• **What the exercise asks**
Take the line with "- ERM (Empirical" and every line after it in the data. Transcribe them exactly, through the last.

(Collected data entries)
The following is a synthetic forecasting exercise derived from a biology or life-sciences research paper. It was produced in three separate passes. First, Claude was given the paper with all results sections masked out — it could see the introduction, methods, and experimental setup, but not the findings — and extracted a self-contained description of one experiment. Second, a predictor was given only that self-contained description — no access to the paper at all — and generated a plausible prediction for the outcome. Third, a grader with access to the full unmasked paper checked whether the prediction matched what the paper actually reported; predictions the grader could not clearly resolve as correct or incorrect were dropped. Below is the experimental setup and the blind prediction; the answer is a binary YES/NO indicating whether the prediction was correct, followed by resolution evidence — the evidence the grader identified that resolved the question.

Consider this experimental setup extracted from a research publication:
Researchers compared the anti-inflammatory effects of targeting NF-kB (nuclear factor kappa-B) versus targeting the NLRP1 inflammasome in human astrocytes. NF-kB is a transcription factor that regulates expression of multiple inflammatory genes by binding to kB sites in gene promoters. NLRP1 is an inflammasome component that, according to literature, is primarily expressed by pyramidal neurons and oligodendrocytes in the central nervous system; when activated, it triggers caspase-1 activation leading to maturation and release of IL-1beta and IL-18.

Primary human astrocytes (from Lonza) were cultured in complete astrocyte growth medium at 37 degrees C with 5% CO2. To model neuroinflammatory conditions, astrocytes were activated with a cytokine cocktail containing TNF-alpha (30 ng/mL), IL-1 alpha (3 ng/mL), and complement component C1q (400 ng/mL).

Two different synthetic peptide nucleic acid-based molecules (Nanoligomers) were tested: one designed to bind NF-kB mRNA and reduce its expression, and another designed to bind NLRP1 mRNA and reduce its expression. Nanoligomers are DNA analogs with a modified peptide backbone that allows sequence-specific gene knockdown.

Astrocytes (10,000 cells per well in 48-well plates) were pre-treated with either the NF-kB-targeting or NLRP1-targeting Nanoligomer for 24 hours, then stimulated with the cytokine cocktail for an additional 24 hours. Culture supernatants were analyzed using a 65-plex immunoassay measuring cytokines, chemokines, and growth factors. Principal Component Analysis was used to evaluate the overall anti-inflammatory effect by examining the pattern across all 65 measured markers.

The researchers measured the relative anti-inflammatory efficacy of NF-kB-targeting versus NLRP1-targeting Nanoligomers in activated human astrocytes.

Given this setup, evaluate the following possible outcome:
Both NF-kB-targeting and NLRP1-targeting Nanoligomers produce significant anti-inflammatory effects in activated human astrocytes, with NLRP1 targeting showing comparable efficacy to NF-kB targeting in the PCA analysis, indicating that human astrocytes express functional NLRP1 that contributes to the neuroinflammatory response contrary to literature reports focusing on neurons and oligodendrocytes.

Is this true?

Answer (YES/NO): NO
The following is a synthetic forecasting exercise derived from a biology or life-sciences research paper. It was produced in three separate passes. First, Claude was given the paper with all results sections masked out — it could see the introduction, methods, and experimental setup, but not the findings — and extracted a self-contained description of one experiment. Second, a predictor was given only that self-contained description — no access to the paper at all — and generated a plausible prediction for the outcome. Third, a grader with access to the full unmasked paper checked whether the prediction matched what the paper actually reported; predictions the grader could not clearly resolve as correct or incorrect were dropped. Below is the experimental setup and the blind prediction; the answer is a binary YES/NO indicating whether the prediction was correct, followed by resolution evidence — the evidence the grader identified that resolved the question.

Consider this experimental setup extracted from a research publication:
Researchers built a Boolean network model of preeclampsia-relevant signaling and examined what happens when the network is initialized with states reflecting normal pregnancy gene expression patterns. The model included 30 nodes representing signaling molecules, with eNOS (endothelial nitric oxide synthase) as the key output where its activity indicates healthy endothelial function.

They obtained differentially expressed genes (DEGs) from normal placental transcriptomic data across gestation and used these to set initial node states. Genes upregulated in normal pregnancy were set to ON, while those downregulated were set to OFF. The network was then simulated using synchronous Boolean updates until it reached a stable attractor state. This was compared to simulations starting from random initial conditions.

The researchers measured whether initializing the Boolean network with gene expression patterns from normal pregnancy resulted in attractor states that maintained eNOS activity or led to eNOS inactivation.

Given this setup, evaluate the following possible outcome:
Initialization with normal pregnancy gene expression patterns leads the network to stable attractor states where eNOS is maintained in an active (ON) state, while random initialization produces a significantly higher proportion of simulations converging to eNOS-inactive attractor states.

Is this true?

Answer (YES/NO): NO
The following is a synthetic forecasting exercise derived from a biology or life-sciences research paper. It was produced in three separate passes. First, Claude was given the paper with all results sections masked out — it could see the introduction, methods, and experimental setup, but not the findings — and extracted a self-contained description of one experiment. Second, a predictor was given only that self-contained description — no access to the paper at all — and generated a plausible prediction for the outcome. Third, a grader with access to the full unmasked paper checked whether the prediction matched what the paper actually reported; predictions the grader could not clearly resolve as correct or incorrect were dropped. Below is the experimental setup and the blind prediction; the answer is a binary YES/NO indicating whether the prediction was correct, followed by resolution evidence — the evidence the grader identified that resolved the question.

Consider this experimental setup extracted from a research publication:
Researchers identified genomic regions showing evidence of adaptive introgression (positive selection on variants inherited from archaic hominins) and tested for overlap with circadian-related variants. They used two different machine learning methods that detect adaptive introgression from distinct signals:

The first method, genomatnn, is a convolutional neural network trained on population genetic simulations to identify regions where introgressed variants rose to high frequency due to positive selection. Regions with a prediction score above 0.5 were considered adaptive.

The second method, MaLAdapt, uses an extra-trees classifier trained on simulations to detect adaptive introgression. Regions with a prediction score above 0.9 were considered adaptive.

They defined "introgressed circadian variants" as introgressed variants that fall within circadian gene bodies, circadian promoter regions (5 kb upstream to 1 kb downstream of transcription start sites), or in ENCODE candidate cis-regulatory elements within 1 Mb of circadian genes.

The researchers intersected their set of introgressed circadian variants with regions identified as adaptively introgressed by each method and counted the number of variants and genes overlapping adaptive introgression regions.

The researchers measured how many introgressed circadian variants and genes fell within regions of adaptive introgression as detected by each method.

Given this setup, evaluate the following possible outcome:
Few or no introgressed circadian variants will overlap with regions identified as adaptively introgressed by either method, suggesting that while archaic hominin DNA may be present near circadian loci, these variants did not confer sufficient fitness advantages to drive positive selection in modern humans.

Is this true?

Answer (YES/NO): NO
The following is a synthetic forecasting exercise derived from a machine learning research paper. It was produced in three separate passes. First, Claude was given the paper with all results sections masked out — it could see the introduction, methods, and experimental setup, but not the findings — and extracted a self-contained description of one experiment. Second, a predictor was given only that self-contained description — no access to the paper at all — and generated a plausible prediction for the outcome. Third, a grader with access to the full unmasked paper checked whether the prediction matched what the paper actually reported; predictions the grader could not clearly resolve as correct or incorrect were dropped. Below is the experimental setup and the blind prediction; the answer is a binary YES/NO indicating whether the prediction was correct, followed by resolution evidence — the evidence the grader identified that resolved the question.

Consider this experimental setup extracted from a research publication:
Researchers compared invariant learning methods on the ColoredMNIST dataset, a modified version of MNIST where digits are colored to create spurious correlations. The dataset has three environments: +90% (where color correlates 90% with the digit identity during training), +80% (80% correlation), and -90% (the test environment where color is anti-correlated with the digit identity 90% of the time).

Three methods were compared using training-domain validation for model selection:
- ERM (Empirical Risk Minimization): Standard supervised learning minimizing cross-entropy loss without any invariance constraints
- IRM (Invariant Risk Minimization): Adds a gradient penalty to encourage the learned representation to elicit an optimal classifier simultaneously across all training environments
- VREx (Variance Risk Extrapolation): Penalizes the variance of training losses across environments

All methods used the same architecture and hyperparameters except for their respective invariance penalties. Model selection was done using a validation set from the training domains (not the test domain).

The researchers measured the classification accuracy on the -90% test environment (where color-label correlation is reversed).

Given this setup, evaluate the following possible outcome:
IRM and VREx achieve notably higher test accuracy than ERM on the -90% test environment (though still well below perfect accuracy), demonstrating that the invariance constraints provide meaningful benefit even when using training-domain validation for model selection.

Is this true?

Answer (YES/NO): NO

• **Written answer**
- ERM (Empirical Risk Minimization): Standard supervised learning minimizing cross-entropy loss without any invariance constraints
- IRM (Invariant Risk Minimization): Adds a gradient penalty to encourage the learned representation to elicit an optimal classifier simultaneously across all training environments
- VREx (Variance Risk Extrapolation): Penalizes the variance of training losses across environments

All methods used the same architecture and hyperparameters except for their respective invariance penalties. Model selection was done using a validation set from the training domains (not the test domain).

The researchers measured the classification accuracy on the -90% test environment (where color-label correlation is reversed).

Given this setup, evaluate the following possible outcome:
IRM and VREx achieve notably higher test accuracy than ERM on the -90% test environment (though still well below perfect accuracy), demonstrating that the invariance constraints provide meaningful benefit even when using training-domain validation for model selection.

Is this true?

Answer (YES/NO): NO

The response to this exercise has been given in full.